Harriet Blackford signs her name as a witness of the marriage of her sister Lucy to William Phelps in 1811.

Harriet Blackford signs her name as a witness of the marriage of her sister Lucy to William Phelps in 1811.

Well, I was right and I was wrong about Harriet the wife of cow-keeper Thomas Hall, who I now believe is Harriet Blackford baptized in Swindon in 1792.  I was right that the name Dorothy and the surname Sylvester were important clues in confirming the family of Harriet.  I was wrong in guessing Harriet was a native of London or Northamptonshire – but you’ve got to start somewhere!

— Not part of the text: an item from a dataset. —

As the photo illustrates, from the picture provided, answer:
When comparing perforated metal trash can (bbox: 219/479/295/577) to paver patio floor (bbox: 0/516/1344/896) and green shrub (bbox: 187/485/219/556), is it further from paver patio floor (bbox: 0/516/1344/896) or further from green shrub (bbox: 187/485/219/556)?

Honestly, I never would have made the connection if not for a distant cousin who was trying to track down a Mrs. Firmin mentioned in a letter of 1859.  The long and the short of it was that she tracked down my Firmin tree on ancestry and sent me a note.  Neither of us has been able to find the marriage of Harriet to Thomas Hall but at least we both have a few more clues. Many thanks to Liz – collaboration solves mysteries!

What got me excited right away was that “her” Harriet had a sister Dorothy who married a John Sylvester in Shoreditch in 1812 and “my” Harriet had a daughter named Dorothy Sylvester Hall born in 1817.  I’m still working my way through the evidence but I have no reason to believe we’re looking at two different women named Harriet despite the fact that there are other Harriet Blackfords out there and we mostly have indirect evidence linking Harriet Blackford to Thomas Hall.

In the future I hope to post about the two Dorothys, the life of young Harriet and how she came to London from Swindon, the Blackford family and St. Leonard Shoreditch, Harriet’s ancestors – well let me say there is no shortage of topics.

To conclude, persistance can pay off!  Tracking down those slim references (like the Boyes family in the will of John Firmin) can lead to richer pictures of family networks.  Exploring the details of Harriet’s brothers and sisters netted me the signature at the head of the post, a little relic of a woman who didn’t leave many traces.